How are we going to pull this off and deliver results? Change management and training are the keys to success and represent the lion’s share of the work to be done. Buy-in from the top down and bottom up is essential to a successful roll-out. Integration of the process into the maintenance organizations will require cultural changes, possible realignment of organizations and modification of job roles.

To assure a successful roll-out, a communications plan is being developed and will include one-on-one meetings with senior and middle management. Without their buy-in, the priority to implement the process will be lost. We also are planning larger meetings with the plant technical leads (Asset Care team managers) and planners to communicate the changes in the process and identify potential impacts to the organizations involved.
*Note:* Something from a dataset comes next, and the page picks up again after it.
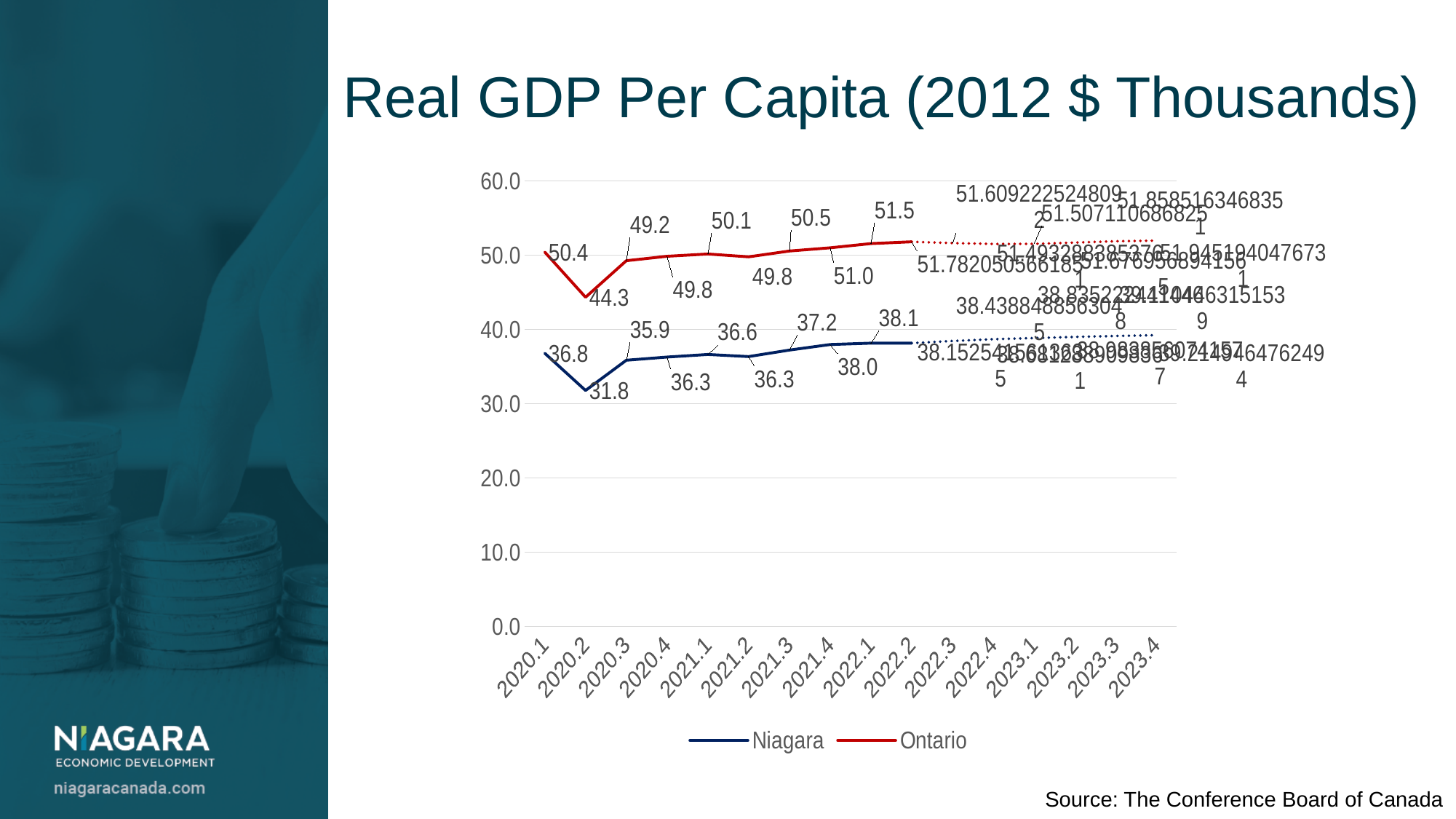
How many quarters are shown on the x axis? 16 Which series has the higher value in 2021.3, Niagara or Ontario? Ontario What kind of chart is shown on the slide? line chart How many series does the legend list? 2 In which quarter is the Ontario series at its lowest? 2020.2 Is the Niagara value for 2022.1 greater or less than 40.0? less What is the Niagara value for 2020.2? 31.8 In which quarter is the Niagara series at its lowest? 2020.2 What is the difference between the Niagara values for 2020.1 and 2020.2? 5.0 What is the Ontario value for 2020.1? 50.4 What is the difference between the Ontario values for 2020.1 and 2020.2? 6.1 What is the Niagara value for 2021.4? 38.0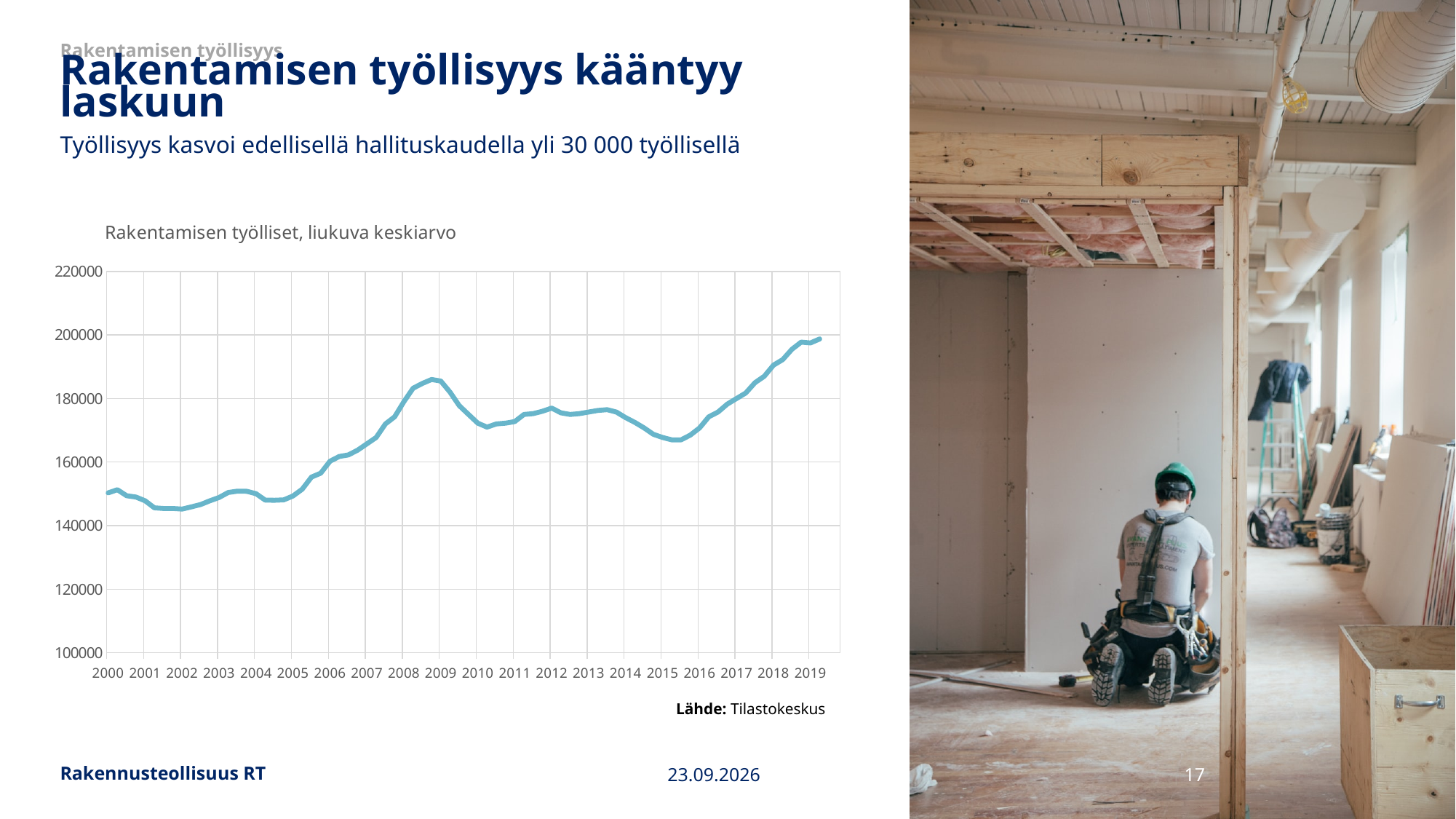
What source is given for the chart data? Tilastokeskus Is the value at the start of 2002 greater or less than 160000? less What is the highest value shown on the y axis of the chart? 220000 What kind of chart is shown on the slide? line chart Overall, do the values rise or fall from 2000 to 2019? rise Is the value at the start of 2015 greater or less than 180000? less Is the value at the start of 2009 greater or less than 180000? greater Which is higher, the value at the start of 2019 or the value at the start of 2009? 2019 Which is higher, the value at the start of 2002 or the value at the start of 2008? 2008 What is the title of the chart? Rakentamisen työlliset, liukuva keskiarvo How many years are labelled on the x axis of the chart? 20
Training is the next most significant aspect of the roll-out. We are planning two days of training. The first day is the classroom training on the IPSECI process and the SAP Project System tools. The second day of training is the “test drive” of the process and tools using real data for each area.

To drive home the process and cultural changes, planners and schedulers will be asked to use the process and system tools immediately upon leaving the training sessions. KPIs will be reported on a CBC period basis (four-week time interval) to monitor progress and provide opportunity for follow-up training as needed.

The easiest aspect of the process change is configuring SAP to utilize the new tool to schedule maintenance work orders. The toughest hurdle will be managing the cultural change!